A borrower who does not make the required payment on the date due will have his account set to past due. If a loan payment is due by the 10th of the month and is not paid by the 11th, the payment will be considered past due. Depending on the policy of the lender, the borrower will either immediately be charged a late fee or will enter a grace period. If, for example, there is a grace period of 10 days, the borrower would not be charged a late fee until the 21st of the month. If the payment is still not made by the end of the grace period, late fees or additional interest will be applied. How a customer is treated on a past due payment will often come down to their payment history; if there is a pattern of late payments, the grace period may be shortened or removed.
When a borrower who is overdue on his payments receives his next account statement, the balance owed will be the current balance plus his overdue balance plus any late charges and interest fees. To bring the account up to good standing, the borrower must make the required minimum payments including any late fees. If the lending institution increased the interest rate on the account as a penalty, it will only bring down the interest rate to its original level after payments have been made on time for six consecutive months.
An individual or business that is 30 days behind schedule on loan payment will have his credit report reflect the delinquent account. The borrower’s credit score will fall once his overdue payments have been reported to the credit bureau.

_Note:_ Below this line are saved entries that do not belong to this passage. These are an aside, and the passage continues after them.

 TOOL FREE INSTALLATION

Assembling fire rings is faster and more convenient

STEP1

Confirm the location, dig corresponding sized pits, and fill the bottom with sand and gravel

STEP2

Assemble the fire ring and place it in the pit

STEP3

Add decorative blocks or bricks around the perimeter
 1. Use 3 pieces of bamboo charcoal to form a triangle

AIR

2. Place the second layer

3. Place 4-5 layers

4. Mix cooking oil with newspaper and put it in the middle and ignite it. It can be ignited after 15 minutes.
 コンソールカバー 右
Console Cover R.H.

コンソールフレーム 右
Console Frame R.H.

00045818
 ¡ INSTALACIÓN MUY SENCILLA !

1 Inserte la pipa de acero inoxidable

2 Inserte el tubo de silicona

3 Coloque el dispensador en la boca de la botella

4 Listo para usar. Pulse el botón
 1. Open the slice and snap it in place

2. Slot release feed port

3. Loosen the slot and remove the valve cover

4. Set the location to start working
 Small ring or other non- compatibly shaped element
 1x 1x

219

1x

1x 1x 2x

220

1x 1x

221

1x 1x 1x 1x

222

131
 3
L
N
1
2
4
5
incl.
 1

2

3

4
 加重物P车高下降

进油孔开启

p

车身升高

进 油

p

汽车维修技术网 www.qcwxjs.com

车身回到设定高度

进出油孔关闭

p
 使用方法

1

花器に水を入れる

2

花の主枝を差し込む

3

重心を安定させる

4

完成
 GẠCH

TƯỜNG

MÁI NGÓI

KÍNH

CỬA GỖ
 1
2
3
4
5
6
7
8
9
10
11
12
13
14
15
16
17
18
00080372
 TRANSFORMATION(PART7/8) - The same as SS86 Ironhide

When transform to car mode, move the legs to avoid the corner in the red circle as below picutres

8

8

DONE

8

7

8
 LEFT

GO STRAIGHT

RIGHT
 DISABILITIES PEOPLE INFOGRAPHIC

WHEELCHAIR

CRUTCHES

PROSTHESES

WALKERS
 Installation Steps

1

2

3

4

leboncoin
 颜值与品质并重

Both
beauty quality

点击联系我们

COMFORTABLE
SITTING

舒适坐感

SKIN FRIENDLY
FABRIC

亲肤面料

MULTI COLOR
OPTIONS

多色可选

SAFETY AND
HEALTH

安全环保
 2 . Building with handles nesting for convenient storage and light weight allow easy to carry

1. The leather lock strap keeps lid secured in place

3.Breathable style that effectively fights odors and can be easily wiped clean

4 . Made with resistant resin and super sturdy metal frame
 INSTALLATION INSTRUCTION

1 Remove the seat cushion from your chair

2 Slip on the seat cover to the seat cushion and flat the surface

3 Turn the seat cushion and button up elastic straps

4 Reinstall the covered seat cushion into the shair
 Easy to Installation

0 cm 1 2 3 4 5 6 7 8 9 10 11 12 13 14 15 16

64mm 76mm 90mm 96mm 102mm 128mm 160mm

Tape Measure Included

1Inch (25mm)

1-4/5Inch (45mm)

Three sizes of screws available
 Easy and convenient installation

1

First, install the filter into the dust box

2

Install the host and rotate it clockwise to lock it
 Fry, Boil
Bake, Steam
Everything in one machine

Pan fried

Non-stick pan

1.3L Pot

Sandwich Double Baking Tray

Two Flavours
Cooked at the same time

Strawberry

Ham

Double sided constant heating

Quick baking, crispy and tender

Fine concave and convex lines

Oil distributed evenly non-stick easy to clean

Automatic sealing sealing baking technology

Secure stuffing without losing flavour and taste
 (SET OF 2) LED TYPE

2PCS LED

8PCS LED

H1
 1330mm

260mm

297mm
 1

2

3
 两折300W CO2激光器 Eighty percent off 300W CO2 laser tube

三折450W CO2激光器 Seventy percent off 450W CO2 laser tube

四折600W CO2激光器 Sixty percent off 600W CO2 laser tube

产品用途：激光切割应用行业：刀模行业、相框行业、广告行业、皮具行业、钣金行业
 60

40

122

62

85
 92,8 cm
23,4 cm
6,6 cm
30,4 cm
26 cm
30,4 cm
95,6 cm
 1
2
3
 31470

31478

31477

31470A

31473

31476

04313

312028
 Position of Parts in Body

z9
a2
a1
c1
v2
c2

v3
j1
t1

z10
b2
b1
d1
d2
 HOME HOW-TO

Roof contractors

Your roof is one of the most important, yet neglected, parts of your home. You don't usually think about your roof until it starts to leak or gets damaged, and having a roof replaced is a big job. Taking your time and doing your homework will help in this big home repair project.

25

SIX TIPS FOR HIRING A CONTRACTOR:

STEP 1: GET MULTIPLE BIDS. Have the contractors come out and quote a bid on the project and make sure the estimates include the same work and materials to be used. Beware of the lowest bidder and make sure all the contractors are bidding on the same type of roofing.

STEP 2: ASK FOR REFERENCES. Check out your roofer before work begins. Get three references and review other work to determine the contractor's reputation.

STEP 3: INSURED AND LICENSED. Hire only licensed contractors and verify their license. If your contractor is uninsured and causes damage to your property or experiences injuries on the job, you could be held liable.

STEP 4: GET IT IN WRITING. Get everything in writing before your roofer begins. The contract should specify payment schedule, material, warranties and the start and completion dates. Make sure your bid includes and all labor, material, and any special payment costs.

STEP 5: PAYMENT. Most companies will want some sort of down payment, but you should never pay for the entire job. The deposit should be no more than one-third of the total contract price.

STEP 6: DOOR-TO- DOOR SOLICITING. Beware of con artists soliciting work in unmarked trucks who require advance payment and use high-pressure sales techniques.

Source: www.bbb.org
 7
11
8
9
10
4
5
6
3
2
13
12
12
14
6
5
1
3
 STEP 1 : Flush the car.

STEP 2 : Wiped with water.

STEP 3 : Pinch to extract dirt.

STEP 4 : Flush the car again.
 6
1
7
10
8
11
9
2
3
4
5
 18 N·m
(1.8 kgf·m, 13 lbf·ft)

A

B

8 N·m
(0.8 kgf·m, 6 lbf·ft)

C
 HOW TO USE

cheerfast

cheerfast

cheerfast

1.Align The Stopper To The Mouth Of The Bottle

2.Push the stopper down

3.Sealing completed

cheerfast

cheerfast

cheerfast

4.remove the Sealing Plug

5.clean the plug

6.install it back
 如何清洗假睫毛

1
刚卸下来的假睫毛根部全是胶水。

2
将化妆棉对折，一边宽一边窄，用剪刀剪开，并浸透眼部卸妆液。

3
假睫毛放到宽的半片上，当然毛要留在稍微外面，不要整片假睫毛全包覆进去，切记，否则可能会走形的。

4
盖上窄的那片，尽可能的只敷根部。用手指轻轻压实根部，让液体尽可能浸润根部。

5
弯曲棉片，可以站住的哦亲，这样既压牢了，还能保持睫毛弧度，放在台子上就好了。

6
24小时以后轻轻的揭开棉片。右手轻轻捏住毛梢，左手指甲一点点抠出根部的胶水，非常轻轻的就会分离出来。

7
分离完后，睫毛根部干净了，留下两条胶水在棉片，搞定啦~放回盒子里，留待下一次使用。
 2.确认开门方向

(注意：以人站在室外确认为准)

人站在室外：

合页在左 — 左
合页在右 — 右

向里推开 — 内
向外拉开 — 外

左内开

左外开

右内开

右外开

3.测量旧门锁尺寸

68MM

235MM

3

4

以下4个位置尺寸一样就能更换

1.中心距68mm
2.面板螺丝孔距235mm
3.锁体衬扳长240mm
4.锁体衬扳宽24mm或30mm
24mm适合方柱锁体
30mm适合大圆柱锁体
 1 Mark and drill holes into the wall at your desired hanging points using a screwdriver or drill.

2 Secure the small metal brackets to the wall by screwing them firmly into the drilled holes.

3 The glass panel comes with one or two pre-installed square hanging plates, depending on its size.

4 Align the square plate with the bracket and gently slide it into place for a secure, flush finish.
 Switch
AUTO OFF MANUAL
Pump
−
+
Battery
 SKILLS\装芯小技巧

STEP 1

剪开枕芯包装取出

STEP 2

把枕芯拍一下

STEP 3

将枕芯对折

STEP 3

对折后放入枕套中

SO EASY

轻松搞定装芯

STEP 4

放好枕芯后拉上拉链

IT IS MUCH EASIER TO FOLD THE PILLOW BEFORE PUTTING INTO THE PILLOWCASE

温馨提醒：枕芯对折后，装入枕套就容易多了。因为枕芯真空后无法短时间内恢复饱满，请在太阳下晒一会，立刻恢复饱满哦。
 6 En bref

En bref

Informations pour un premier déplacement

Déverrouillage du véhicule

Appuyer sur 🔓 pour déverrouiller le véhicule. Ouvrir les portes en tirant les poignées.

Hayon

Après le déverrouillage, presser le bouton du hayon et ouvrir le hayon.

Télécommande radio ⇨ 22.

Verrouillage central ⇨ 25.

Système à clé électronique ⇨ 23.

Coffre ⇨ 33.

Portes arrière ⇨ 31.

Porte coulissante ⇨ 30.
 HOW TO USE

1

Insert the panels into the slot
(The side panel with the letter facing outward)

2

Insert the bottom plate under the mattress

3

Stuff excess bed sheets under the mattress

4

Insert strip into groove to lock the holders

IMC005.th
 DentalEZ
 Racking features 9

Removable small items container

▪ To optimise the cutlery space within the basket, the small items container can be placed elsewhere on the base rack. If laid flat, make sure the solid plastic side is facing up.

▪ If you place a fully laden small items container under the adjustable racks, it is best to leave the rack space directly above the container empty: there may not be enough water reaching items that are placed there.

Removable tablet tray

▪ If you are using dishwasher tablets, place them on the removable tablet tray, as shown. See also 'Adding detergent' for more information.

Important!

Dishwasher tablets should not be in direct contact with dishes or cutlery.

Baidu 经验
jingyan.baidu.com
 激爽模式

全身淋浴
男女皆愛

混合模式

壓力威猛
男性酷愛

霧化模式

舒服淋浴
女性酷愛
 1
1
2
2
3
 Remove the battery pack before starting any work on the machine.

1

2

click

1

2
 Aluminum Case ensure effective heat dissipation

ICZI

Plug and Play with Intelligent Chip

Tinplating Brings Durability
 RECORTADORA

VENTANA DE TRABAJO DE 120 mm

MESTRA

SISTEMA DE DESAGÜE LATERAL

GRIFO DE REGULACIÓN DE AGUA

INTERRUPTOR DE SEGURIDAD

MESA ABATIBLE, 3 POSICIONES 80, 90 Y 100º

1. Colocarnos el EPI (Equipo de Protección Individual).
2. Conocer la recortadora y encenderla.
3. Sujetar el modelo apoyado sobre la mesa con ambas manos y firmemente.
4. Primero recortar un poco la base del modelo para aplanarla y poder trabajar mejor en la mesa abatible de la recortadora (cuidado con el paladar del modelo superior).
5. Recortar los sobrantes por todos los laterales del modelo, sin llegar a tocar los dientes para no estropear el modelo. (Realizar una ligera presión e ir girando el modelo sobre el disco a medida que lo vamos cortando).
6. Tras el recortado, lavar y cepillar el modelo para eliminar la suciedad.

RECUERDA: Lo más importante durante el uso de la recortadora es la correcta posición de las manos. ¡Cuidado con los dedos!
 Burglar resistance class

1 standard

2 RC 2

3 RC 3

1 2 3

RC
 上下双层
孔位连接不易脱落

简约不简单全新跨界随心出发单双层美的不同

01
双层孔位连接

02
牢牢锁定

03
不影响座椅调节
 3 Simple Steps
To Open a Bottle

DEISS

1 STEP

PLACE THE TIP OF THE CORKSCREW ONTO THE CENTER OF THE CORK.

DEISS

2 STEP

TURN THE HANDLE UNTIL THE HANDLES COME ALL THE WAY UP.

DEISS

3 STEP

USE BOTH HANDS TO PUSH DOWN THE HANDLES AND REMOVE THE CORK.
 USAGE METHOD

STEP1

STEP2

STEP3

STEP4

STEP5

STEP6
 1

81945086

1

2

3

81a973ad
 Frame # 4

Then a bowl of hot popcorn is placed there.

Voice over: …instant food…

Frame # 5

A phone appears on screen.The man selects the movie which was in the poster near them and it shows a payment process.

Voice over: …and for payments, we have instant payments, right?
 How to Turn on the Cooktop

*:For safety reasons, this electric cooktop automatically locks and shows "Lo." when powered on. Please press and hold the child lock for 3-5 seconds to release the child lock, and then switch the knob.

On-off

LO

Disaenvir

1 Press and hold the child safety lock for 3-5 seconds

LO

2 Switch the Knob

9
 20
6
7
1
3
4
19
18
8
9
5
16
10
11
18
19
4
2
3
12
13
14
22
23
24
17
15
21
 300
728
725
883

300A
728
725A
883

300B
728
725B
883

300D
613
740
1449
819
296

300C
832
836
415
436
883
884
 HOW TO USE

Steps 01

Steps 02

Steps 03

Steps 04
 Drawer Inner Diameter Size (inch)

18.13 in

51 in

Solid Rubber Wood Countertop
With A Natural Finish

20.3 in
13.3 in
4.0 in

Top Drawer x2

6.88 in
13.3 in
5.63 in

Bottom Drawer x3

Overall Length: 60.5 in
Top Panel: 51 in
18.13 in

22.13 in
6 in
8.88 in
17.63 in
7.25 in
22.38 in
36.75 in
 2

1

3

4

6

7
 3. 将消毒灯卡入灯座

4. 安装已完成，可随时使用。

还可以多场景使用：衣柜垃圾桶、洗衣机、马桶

After 180 days of not making payments on the overdue account, the debtor would not have the option to pay in installments anymore; full payment must be made. Usually, by this time, the lender may have sold the debt to a debt collections agency, and written off the uncollected amount as a bad debt on its balance sheet. It is important to note that past due debts can remain on one’s credit history for seven years, therefore, a borrower should ensure that his accounts are in good standing with the lender.